EL HAMBRE Y LA SED DE DIOS.-
Sabemos que todo hombre tiene necesidad de Dios ( "Nos hiciste Señor para Tí, y nuestro corazón no estará tranquilo hasta que descanse en Tí ", - San Agustín). Siendo nuestra fuente de felicidad eterna, pero pocas veces pensamos que el Creador es tan sumamente bueno y generoso que tan sólo se siente satisfecho de su obra si ésta comparte voluntariamente su Amor hacia Él, junto con el amor a los demás de la Tierra y del Cielo. Cristo desde lo alto de la Cruz nos dijo que tenía sed, igual que tiempo antes se lo dijo a la mujer samaritana. Nosotros podemos ofrecerle el agua que brota de nuestro corazón, la que a veces está tibia, otras turbia, frutos de momentos habituales de debilidad, y Dios, en cambio, nos ofrece su Agua viva, pura y fresca, saciante para toda la eternidad. He ahí la nobleza y generosidad de Dios.
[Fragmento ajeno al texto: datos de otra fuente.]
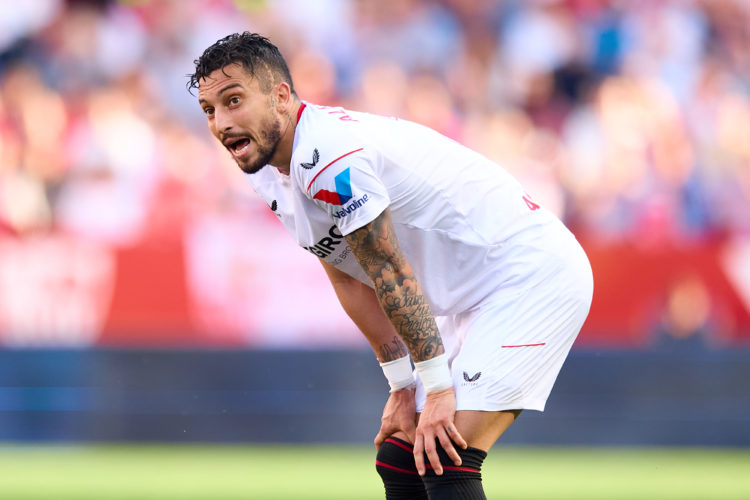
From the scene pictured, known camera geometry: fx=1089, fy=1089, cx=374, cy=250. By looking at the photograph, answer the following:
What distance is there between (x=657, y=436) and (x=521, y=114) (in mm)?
3986

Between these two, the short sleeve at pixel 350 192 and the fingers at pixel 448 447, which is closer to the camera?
the short sleeve at pixel 350 192

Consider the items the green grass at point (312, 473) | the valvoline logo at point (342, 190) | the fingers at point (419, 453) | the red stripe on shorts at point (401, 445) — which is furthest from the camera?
the green grass at point (312, 473)

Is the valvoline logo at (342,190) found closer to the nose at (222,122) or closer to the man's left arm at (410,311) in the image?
the man's left arm at (410,311)

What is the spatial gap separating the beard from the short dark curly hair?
0.14 metres

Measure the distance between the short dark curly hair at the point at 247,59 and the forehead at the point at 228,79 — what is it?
14 mm

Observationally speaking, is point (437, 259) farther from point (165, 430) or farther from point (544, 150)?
point (544, 150)

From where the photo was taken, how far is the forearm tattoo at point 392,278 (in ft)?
12.5

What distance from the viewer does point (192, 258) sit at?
10.3 metres

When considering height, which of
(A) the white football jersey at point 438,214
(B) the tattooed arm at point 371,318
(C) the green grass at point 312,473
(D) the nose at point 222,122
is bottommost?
(C) the green grass at point 312,473

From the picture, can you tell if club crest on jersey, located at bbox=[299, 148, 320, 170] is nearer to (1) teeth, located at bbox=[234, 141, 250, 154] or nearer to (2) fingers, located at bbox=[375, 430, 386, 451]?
(1) teeth, located at bbox=[234, 141, 250, 154]

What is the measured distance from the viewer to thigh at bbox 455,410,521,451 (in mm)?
3924

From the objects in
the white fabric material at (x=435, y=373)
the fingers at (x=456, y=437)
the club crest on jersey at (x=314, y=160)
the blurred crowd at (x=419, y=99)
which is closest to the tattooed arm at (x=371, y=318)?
the white fabric material at (x=435, y=373)

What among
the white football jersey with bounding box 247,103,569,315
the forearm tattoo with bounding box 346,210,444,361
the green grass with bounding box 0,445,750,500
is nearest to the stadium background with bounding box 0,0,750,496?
the green grass with bounding box 0,445,750,500

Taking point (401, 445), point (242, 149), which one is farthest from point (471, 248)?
point (242, 149)
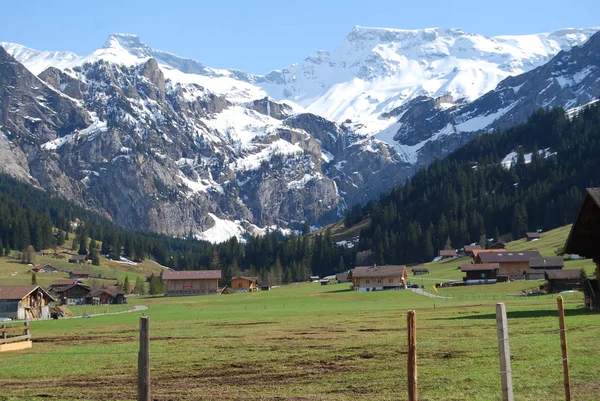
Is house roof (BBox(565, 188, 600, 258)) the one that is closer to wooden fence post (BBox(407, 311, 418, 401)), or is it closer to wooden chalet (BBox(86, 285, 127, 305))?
wooden fence post (BBox(407, 311, 418, 401))

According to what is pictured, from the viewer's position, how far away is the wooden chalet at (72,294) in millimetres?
160250

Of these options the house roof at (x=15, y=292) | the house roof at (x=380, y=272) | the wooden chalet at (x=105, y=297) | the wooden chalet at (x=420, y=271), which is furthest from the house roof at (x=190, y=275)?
the house roof at (x=15, y=292)

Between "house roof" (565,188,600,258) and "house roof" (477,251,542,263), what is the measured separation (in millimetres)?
104357

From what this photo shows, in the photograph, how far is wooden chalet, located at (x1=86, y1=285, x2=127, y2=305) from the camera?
158375mm

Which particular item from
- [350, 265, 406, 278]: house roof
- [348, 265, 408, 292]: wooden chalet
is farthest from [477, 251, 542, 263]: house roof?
[350, 265, 406, 278]: house roof

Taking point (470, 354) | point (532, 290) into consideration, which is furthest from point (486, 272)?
point (470, 354)

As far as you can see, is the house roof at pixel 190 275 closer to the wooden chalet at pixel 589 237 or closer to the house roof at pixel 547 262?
the house roof at pixel 547 262

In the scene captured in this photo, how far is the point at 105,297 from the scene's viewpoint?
522ft

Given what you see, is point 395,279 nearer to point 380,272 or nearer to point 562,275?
point 380,272

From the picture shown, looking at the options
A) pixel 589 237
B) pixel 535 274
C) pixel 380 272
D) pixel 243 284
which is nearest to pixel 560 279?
pixel 535 274

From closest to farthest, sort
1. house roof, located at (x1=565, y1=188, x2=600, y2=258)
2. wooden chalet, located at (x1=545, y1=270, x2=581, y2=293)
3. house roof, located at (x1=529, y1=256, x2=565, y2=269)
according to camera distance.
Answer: house roof, located at (x1=565, y1=188, x2=600, y2=258) → wooden chalet, located at (x1=545, y1=270, x2=581, y2=293) → house roof, located at (x1=529, y1=256, x2=565, y2=269)

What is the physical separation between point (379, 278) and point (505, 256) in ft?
91.7

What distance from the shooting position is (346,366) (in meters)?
28.0

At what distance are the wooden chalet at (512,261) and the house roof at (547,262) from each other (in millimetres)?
12932
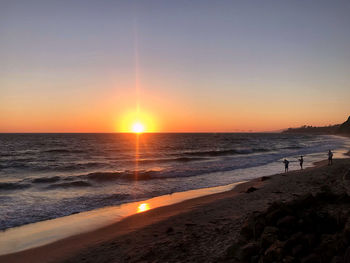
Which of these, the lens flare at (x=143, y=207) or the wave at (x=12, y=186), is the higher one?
the lens flare at (x=143, y=207)

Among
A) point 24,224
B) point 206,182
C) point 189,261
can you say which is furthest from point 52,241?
point 206,182

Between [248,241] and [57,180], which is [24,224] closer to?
[248,241]

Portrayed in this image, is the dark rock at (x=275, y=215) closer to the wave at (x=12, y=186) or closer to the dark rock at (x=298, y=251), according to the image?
the dark rock at (x=298, y=251)

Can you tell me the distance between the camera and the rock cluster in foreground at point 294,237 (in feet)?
18.0

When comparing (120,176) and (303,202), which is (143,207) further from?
(120,176)

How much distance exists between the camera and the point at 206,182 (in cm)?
2233

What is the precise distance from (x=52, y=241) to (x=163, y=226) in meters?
3.67

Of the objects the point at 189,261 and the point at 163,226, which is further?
the point at 163,226

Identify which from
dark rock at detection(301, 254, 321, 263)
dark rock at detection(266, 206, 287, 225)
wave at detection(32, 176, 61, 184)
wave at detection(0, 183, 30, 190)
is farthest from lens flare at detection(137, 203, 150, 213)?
wave at detection(32, 176, 61, 184)

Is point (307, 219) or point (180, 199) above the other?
point (307, 219)

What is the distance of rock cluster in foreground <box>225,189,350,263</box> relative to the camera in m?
5.49

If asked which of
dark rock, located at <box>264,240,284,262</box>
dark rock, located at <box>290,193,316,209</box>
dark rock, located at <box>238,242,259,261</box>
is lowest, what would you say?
dark rock, located at <box>238,242,259,261</box>

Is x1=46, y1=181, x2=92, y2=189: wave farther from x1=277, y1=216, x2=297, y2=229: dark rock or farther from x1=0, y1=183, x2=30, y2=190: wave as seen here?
x1=277, y1=216, x2=297, y2=229: dark rock

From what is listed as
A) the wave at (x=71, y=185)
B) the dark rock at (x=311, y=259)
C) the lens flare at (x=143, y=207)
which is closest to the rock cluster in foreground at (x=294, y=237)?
the dark rock at (x=311, y=259)
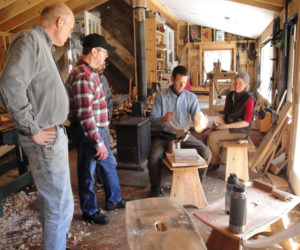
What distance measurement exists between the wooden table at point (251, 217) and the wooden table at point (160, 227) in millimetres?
172

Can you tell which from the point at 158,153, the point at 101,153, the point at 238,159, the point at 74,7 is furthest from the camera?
the point at 74,7

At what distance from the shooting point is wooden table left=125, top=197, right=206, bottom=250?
1341mm

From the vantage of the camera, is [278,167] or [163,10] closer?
[278,167]

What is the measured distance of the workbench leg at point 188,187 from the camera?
2.56m

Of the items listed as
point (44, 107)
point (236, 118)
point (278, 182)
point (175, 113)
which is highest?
point (44, 107)

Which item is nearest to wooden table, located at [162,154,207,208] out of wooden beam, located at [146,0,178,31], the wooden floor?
the wooden floor

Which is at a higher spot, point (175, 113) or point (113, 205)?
point (175, 113)

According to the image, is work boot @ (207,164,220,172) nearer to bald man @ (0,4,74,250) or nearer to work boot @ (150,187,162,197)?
work boot @ (150,187,162,197)

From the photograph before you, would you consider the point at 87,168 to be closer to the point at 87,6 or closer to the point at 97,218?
the point at 97,218

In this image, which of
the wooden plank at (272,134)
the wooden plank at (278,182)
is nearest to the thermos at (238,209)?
the wooden plank at (278,182)

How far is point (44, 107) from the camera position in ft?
5.01

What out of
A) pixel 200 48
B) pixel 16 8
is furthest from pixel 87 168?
pixel 200 48

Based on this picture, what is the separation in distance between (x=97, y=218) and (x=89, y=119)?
93 cm

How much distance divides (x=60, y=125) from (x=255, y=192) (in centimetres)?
145
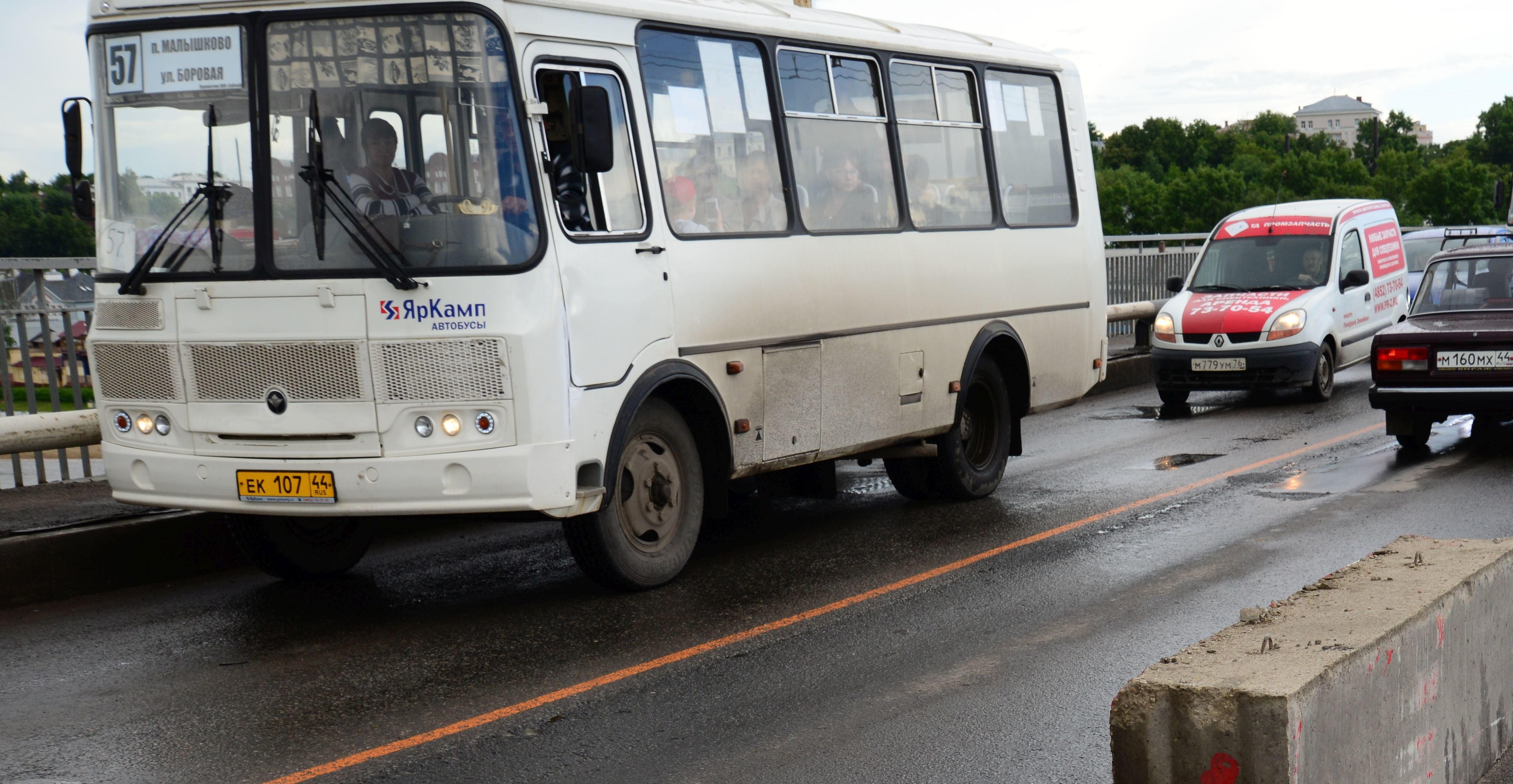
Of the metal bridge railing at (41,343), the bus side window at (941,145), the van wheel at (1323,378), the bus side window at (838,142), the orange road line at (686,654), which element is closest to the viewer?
the orange road line at (686,654)

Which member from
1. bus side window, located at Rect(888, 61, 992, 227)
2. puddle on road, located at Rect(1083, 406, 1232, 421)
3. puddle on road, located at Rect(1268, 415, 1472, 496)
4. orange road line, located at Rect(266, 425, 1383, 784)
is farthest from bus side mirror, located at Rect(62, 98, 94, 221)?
puddle on road, located at Rect(1083, 406, 1232, 421)

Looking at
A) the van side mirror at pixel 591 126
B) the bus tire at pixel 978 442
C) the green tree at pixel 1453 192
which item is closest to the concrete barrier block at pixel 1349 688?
the van side mirror at pixel 591 126

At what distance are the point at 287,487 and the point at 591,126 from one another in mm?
2064

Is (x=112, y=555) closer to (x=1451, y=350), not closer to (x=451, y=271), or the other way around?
(x=451, y=271)

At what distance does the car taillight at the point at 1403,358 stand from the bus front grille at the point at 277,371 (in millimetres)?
8016

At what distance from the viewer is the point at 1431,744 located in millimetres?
4215

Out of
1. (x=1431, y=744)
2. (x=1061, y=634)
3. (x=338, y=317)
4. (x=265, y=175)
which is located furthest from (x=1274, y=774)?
(x=265, y=175)

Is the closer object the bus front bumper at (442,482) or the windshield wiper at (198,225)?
the bus front bumper at (442,482)

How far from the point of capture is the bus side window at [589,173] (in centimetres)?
694

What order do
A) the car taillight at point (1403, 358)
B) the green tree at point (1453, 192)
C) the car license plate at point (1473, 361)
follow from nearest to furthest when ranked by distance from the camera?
the car license plate at point (1473, 361) → the car taillight at point (1403, 358) → the green tree at point (1453, 192)

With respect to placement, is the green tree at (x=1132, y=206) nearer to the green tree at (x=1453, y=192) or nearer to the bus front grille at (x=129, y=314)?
the green tree at (x=1453, y=192)

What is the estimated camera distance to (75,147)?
7.13 meters

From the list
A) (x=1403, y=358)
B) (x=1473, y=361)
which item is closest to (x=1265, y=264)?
(x=1403, y=358)

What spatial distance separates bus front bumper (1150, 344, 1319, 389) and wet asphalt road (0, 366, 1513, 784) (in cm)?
491
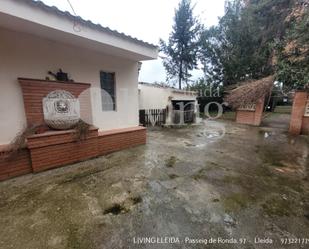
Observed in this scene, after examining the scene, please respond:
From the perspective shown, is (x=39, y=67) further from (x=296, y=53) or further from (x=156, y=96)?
(x=296, y=53)

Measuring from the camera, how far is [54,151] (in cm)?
366

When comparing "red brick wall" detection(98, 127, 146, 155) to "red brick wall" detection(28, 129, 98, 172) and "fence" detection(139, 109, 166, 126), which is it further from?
"fence" detection(139, 109, 166, 126)

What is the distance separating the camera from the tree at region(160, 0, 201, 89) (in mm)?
17000

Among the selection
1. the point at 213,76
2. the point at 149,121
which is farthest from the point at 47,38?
the point at 213,76

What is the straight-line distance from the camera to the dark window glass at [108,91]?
5.22m

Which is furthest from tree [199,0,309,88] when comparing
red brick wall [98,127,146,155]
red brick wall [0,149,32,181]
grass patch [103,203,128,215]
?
red brick wall [0,149,32,181]

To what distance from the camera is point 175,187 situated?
3.05 metres

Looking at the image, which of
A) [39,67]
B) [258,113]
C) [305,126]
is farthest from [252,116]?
[39,67]

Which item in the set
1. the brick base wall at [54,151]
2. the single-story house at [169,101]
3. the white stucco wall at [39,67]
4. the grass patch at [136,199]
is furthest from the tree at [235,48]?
the grass patch at [136,199]

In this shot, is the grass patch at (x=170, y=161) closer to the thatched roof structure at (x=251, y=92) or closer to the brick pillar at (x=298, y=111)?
the brick pillar at (x=298, y=111)

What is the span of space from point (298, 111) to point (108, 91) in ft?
28.7

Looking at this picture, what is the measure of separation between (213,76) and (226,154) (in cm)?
1394

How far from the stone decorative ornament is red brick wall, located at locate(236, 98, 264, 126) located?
33.6ft

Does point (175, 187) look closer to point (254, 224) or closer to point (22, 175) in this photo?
point (254, 224)
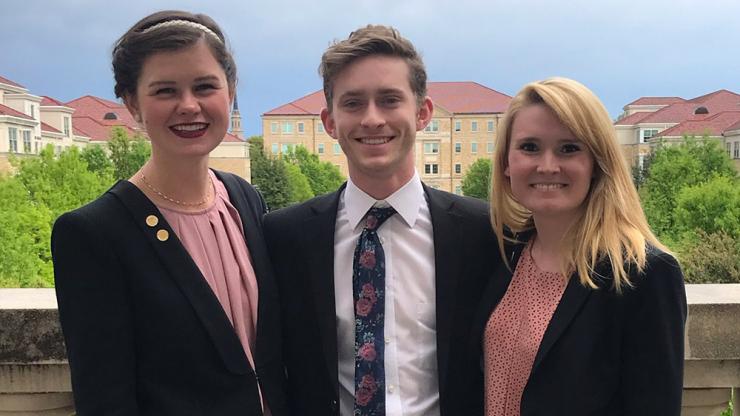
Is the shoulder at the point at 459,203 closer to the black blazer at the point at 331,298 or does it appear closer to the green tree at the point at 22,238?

Cuando Cristo es bautizado por Juan en el desierto se abre el Cielo y se oye la voz del Padre que dice : "Este es mi Hijo, el amado, de quien recibo mis complacencias" . Nosotros, por voluntad de Cristo, somos Hijos adoptivos del mismo Padre y también podriamos ser motivo de complacencia para Él. Porque el Padre, con su infinita dimensión, no valora nuestro tamaño infinitésimo y nuestras pequeñeces que , por insignificantes que sean, le conmueven. Así es Él, artista creador de todo lo grande y de todo lo ínfimo, de todo el universo espiritual y material.
Cuando nosotros ideamos y hacemos algo, si el resultado es satisfactorio lo exhibimos para que se conozca y así lucirnos, o lo vendemos para sacarle un provecho. Dios, infinitamente grande, cuando recibe nuestra microscópica ofrenda personal se alegra en lo profundo y después, en silencio admirable, nos conduce hacia el Cielo, donde se complacerá para siempre de nuestra compañía. Para Él, el provecho de su obra en nosotros no es el presumir de ella, sino el poder contemplarla para siempre. Aún así nosotros desconocemos que el mirar y adorar a nuestro Creador es, sin duda alguna, el mayor de todos los premios.
Pidamos al Espíritu Santo que nos de hambre y sed del Bien, porque solamente con la Divina Trinidad se halla la Vida Eterna.